Member Recognitions: January 2009

The following IEEE members were recently recognized by other organizations and IEEE societies.

8 January 2009

Life Fellow Yeheskel Bar-Ness received the 2008 Thomas A. Edison Patent Award from the American Society of Mechanical Engineers for “STBC MIMO-OFDM Peak-to-Average Power Ratio Reduction by Cross-Antenna Rotation and Inversion.” The invention upgrades the combined MIMO-OFDM (multiple-input, multiple-output) orthogonal frequency-domain multiplexing technology, which allows five times more data to be transported than is possible in today’s most advanced 3G networks.

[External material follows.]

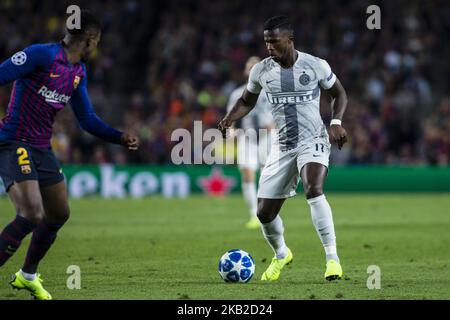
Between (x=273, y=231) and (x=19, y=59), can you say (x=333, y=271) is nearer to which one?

Bar-Ness is a professor of electrical and computer engineering and foundation chair of the Center for Communication and Signal Processing Research at the New Jersey Institute of Technology in Newark, N.J.

He is a former editor of IEEE Transactions on Communications, as well as the founder and editor in chief of IEEE Communication Letters. Bar-Ness has also been chair of the Communication Systems Committee and vice chair of the IEEE Communication Society’s Communications Theory Committee. In 2006 he was chosen as New Jersey’s “Inventor of the Year.”

Bar-Ness earned bachelor’s and master’s degrees in electrical engineering from Technion-Israel Institute of Technology, in Haifa. He also earned a Ph.D. in applied mathematics from Brown University in Providence, R.I.


The U.S. Department of State selected Senior Member Robert J. Butera as one of seven Jefferson Science Fellows for 2008–2009 for his research in neuroengineering. The fellowship was established to create partnerships between tenured scientists and engineers at U.S. academic institutions and offices within the State Department,

As a Fellow, Butera will work with the U.S. Agency for International Development in Washington, D.C., on a project involving foreign policy issues related to chemical and biological agents.

Butera is an associate professor and premedical advisor in the Laboratory for Neuroengineering and is program chair of the school’s interdisciplinary bioengineering graduate program. He is the founding chair of the Atlanta Chapter of the IEEE Engineering in Medicine and Biology Society and a Fellow of the American Institute of Medical and Biological Engineering.

He received a bachelor’s degree in electrical engineering from Georgia Tech in 1991. He also earned master’s and doctoral degrees in electrical engineering in 1994 and 1996 from Rice University, in Houston.


Member Andres Molina has joined Vanderweil Engineers, in Boston, as manager of substation engineering in its Transmission & Distribution (T&D) Specialty Group. He will lead projects for the company’s substation engineering and construction services throughout the world.

Molina has worked on a number of T&D projects in New England, most recently with the office of the Massachusetts Energy Initiative. He is also a member of the IEEE Power & Energy Society.

He earned a bachelor’s degree in electrical engineering and a master’s in business in from Worcester Polytechnic Institute, in Massachusetts. He also holds a master’s in electrical engineering from Northeastern University in Boston.


Member Khanh Pham has been awarded the Air Force Outstanding Scientist–Junior Civilian Award. The annual award recognizes U.S. Air Force scientists who have made important contributions to technology or have solved technical problems in the sustainment, testing, training, or advancement of the Air Force.

Pham has been working as an aerospace engineer for the past four years at the Air Force Research Laboratory’s Space Vehicles Directorate at Kirtland Air Force Base, N.M. Before that, he was a research associate at the University of Notre Dame, in Indiana, where he pursued his Ph.D. in electrical engineering, received in 2004.

He earned bachelor’s and master’s degrees in electrical engineering in 1997 and 1998 from the University of Nebraska, in Lincoln.


Member Bill Strecker was appointed to the board of directors of Terascala Inc., a developer of high-capacity parallel storage devices, in Avon, Mass.

Strecker is chief technology officer of Interactive Supercomputing Inc., a developer of high-performance math software, in Waltham, Mass. He has also been a partner since 2000 of Flagship Ventures, a venture capital firm in Cambridge, Mass.

He is a Fellow of the Association for Machinery and a member of the IEEE Computer Society. He earned bachelor’s, master’s, and doctoral degrees in electrical engineering from Carnegie Mellon University, in Pittsburgh.